= Preamble to the 1997 Constitution of Fiji =

The 1997 Constitution of Fiji begins with a Preamble, which sets out the historical, cultural, and political reasons for the drafting of the 1997 Constitution.

The writing of the Preamble was a careful balancing act. Fijian society has often been culturally, economically, and politically polarized in recent decades between ethnic Fijians and Indo-Fijians, who are descendants of migrants brought to work the British-owned sugar plantations between 1879 and 1916. The framers of the Constitution wanted the Preamble to acknowledge the unique place of indigenous Fijians and Rotumans, whilst at the same time affirming the equal value to the country of Indo-Fijians and other minorities.

The Preamble recalls "the events in our history that have made us what we are." It begins by asking for the continued blessing of God "who has always watched over these islands", and goes on to acknowledge the strong Christian tradition of the Fijian people, dating from "their conversion from heathenism through the power of the name of Jesus Christ" and speaks of the "enduring influence" of the Christian faith in Fiji today. Mindful, however, of Fiji's complex history of immigration which has resulted in the multicultural nature of the Fijian nation today, the Preamble also acknowledges the "contribution ... of other faiths, to the spiritual life of Fiji."

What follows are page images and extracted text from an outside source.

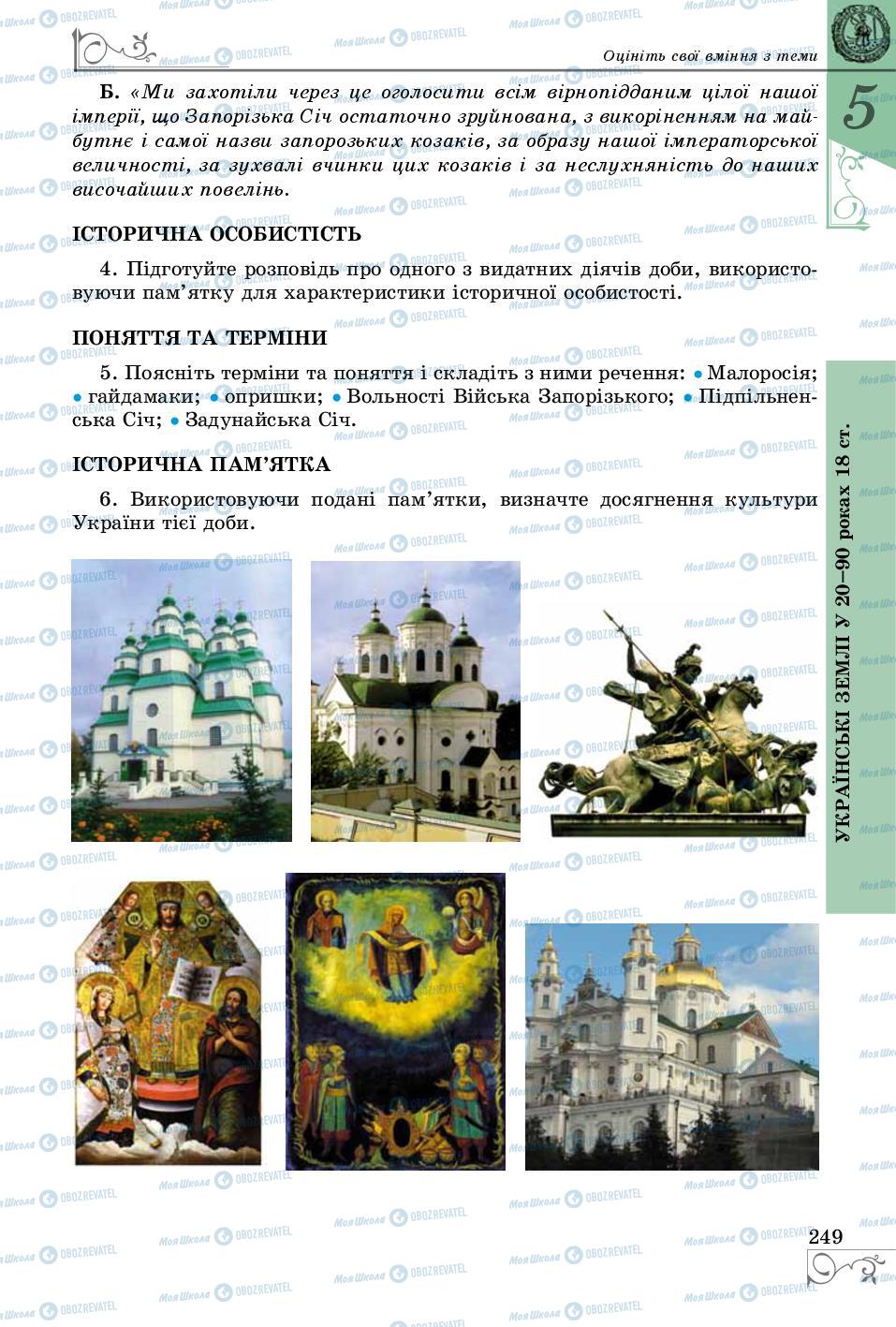 Оцініть свої вміння з теми

5

Б. «Ми захотіли через це оголосити всім вірнопідданим цілої нашої імперії, що Запорізька Січ остаточно зруйнована, з викоріненням на майбутнє і самої назви запорозьких козаків, за образу нашої імператорської величності, за зухвалі вчинки цих козаків і за неслухняність до наших височайших повелінь.

ІСТОРИЧНА ОСОБИСТІСТЬ

4. Підготуйте розповідь про одного з видатних діячів доби, використовуючи пам'ятку для характеристики історичної особистості.

ПОНЯТТЯ ТА ТЕРМІНИ

5. Поясніть терміни та поняття і складіть з ними речення: • Малоросія; • гайдамаки; • опришки; • Вольності Війська Запорізького; • Підпільненська Січ; • Задунайська Січ.

ІСТОРИЧНА ПАМ'ЯТКА

6. Використовуючи подані пам'ятки, визначте досягнення культури України тієї доби.

УКРАЇНСЬКІ ЗЕМЛІ У 20–90 роках 18 ст.

249

Моя Школа OBOZREVATEL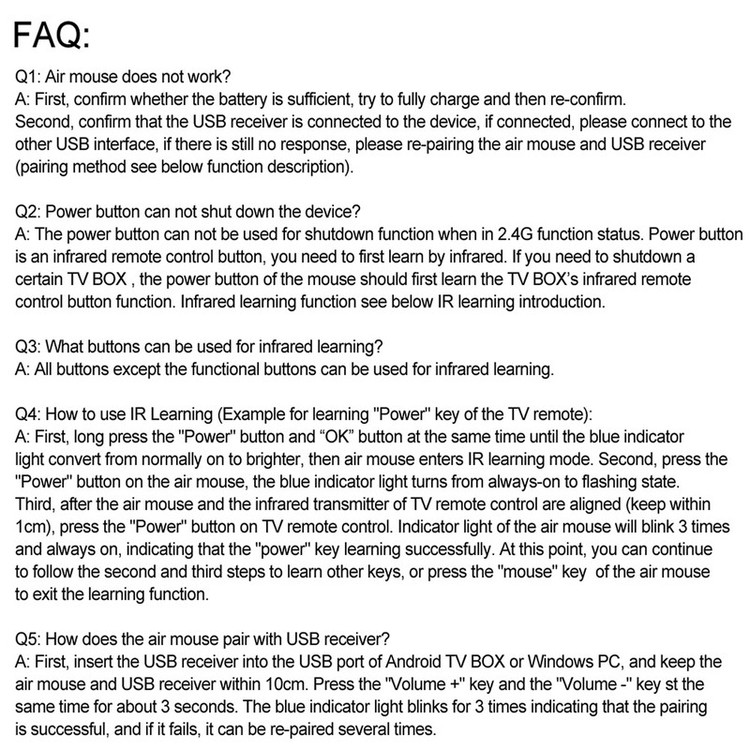 FAQ:

Q1: Air mouse does not work?
A: First, confirm whether the battery is sufficient, try to fully charge and then re-confirm. Second, confirm that the USB receiver is connected to the device, if connected, please connect to the other USB interface, if there is still no response, please re-pairing the air mouse and USB receiver (pairing method see below function description).

Q2: Power button can not shut down the device?
A: The power button can not be used for shutdown function when in 2.4G function status. Power button is an infrared remote control button, you need to first learn by infrared. If you need to shutdown a certain TV BOX , the power button of the mouse should first learn the TV BOX's infrared remote control button function. Infrared learning function see below IR learning introduction.

Q3: What buttons can be used for infrared learning?
A: All buttons except the functional buttons can be used for infrared learning.

Q4: How to use IR Learning (Example for learning "Power" key of the TV remote):
A: First, long press the "Power" button and “OK” button at the same time until the blue indicator light convert from normally on to brighter, then air mouse enters IR learning mode. Second, press the "Power" button on the air mouse, the blue indicator light turns from always-on to flashing state. Third, after the air mouse and the infrared transmitter of TV remote control are aligned (keep within 1cm), press the "Power" button on TV remote control. Indicator light of the air mouse will blink 3 times and always on, indicating that the "power" key learning successfully. At this point, you can continue to follow the second and third steps to learn other keys, or press the "mouse" key of the air mouse to exit the learning function.

Q5: How does the air mouse pair with USB receiver?
A: First, insert the USB receiver into the USB port of Android TV BOX or Windows PC, and keep the air mouse and USB receiver within 10cm. Press the "Volume +" key and the "Volume -" key st the same time for about 3 seconds. The blue indicator light blinks for 3 times indicating that the pairing is successful, and if it fails, it can be re-paired several times.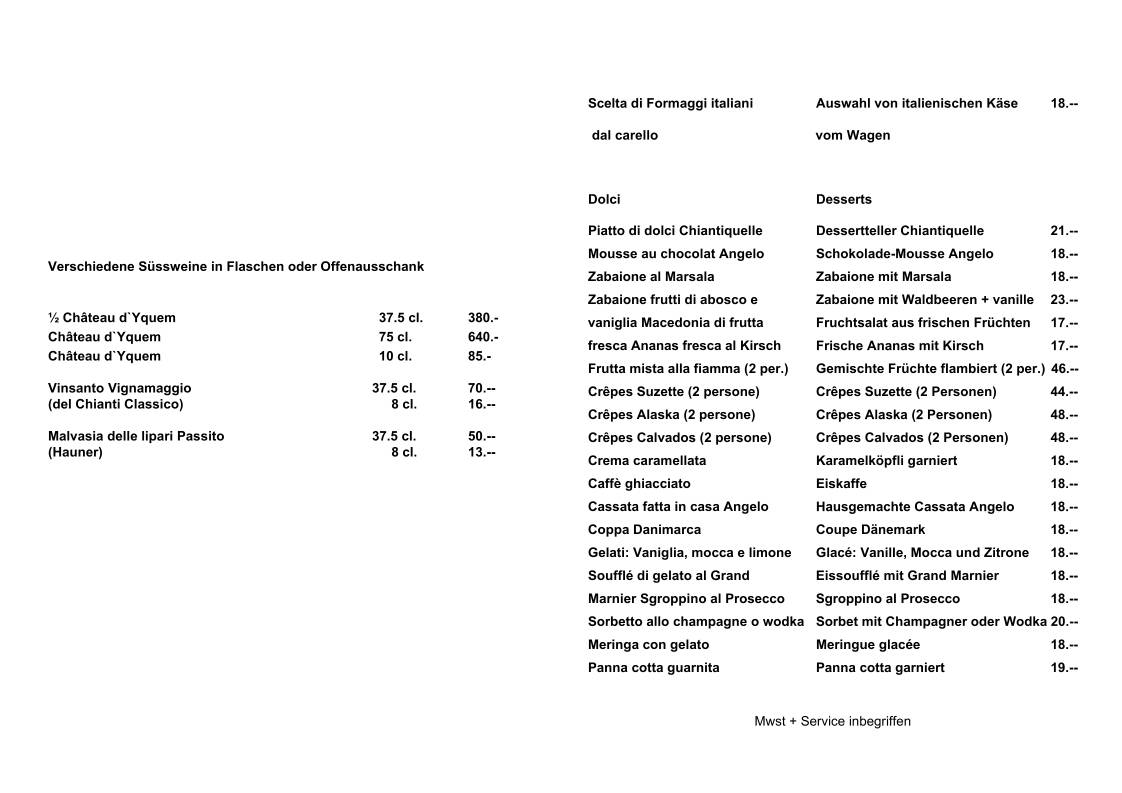 Verschiedene Süssweine in Flaschen oder Offenausschank

| | | |
|---|---|---|
| ½ Château d`Yquem | 37.5 cl. | 380.- |
| Château d`Yquem | 75 cl. | 640.- |
| Château d`Yquem | 10 cl. | 85.- |
| Vinsanto Vignamaggio | 37.5 cl. | 70.-- |
| (del Chianti Classico) | 8 cl. | 16.-- |
| Malvasia delle lipari Passito | 37.5 cl. | 50.-- |
| (Hauner) | 8 cl. | 13.-- |

| | | |
|---|---|---|
| Scelta di Formaggi italiani | Auswahl von italienischen Käse | 18.-- |
| dal carello | vom Wagen | |
| Dolci | Desserts | |
| Piatto di dolci Chiantiquelle | Dessertteller Chiantiquelle | 21.-- |
| Mousse au chocolat Angelo | Schokolade-Mousse Angelo | 18.-- |
| Zabaione al Marsala | Zabaione mit Marsala | 18.-- |
| Zabaione frutti di abosco e | Zabaione mit Waldbeeren + vanille | 23.-- |
| vaniglia Macedonia di frutta | Fruchtsalat aus frischen Früchten | 17.-- |
| fresca Ananas fresca al Kirsch | Frische Ananas mit Kirsch | 17.-- |
| Frutta mista alla fiamma (2 per.) | Gemischte Früchte flambiert (2 per.) | 46.-- |
| Crêpes Suzette (2 persone) | Crêpes Suzette (2 Personen) | 44.-- |
| Crêpes Alaska (2 persone) | Crêpes Alaska (2 Personen) | 48.-- |
| Crêpes Calvados (2 persone) | Crêpes Calvados (2 Personen) | 48.-- |
| Crema caramellata | Karamelköpfli garniert | 18.-- |
| Caffè ghiacciato | Eiskaffe | 18.-- |
| Cassata fatta in casa Angelo | Hausgemachte Cassata Angelo | 18.-- |
| Coppa Danimarca | Coupe Dänemark | 18.-- |
| Gelati: Vaniglia, mocca e limone | Glacé: Vanille, Mocca und Zitrone | 18.-- |
| Soufflé di gelato al Grand | Eissoufflé mit Grand Marnier | 18.-- |
| Marnier Sgroppino al Prosecco | Sgroppino al Prosecco | 18.-- |
| Sorbetto allo champagne o wodka | Sorbet mit Champagner oder Wodka | 20.-- |
| Meringa con gelato | Meringue glacée | 18.-- |
| Panna cotta guarnita | Panna cotta garniert | 19.-- |

Mwst + Service inbegriffen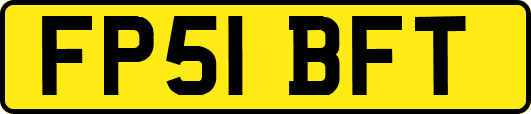 FP51 BFT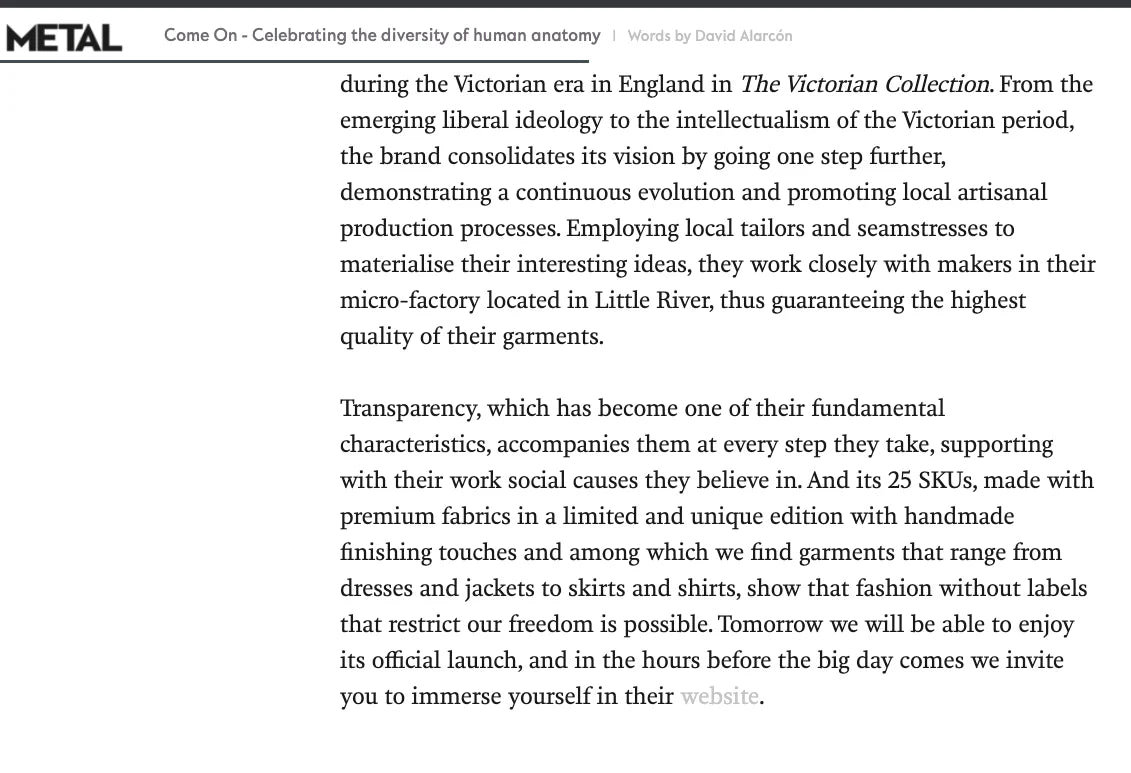 METAL Come On - Celebrating the diversity of human anatomy | Words by David Alarcón

during the Victorian era in England in The Victorian Collection. From the emerging liberal ideology to the intellectualism of the Victorian period, the brand consolidates its vision by going one step further, demonstrating a continuous evolution and promoting local artisanal production processes. Employing local tailors and seamstresses to materialise their interesting ideas, they work closely with makers in their micro-factory located in Little River, thus guaranteeing the highest quality of their garments.

Transparency, which has become one of their fundamental characteristics, accompanies them at every step they take, supporting with their work social causes they believe in. And its 25 SKUs, made with premium fabrics in a limited and unique edition with handmade finishing touches and among which we find garments that range from dresses and jackets to skirts and shirts, show that fashion without labels that restrict our freedom is possible. Tomorrow we will be able to enjoy its official launch, and in the hours before the big day comes we invite you to immerse yourself in their website.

The Preamble traces Fiji's constitutional history, from its settlement by the ancestors of the Fijian and Rotuman peoples and the subsequent arrival of numerous different peoples, through the decision of Ratu Seru Epenisa Cakobau, the King who had united all of Fiji's tribes under his leadership in 1871, and his subsequent decision to cede the country to Great Britain on 10 October 1874, and the later decision of the Rotuman chiefs to cede Rotuma in November 1879, to the gaining of independence from the United Kingdom and the adoption of the first constitution in 1970, the abrogation of that constitution in 1987, and the subsequent proclamation of the Sovereign Democratic Republic of Fiji and the promulgation of a republican constitution by the President, Ratu Sir Penaia Ganilau, in 1990, and the subsequent constitutional review undertaken in the mid-1990s, leading to the adoption of the present document. The Preamble sees an unbroken continuity connecting all of these historical events that have left their mark on Fiji's constitutional history.

The Preamble goes on to recognize that "all those who chose to make their homes in these islands form our multicultural society," and recognizes the value and worth of the diverse faiths, traditions, languages, and cultures of the various ethnic components of Fiji's society. Pride is expressed in the common citizenship, institutions, and development of Fiji's people groups. The preamble ends with a new commitment, "with God as our witness," to live in harmony and unity, promote social justice, further economic and social development benefiting all communities, protect human rights and uphold the rule of law, and safeguard the importance of the family unit.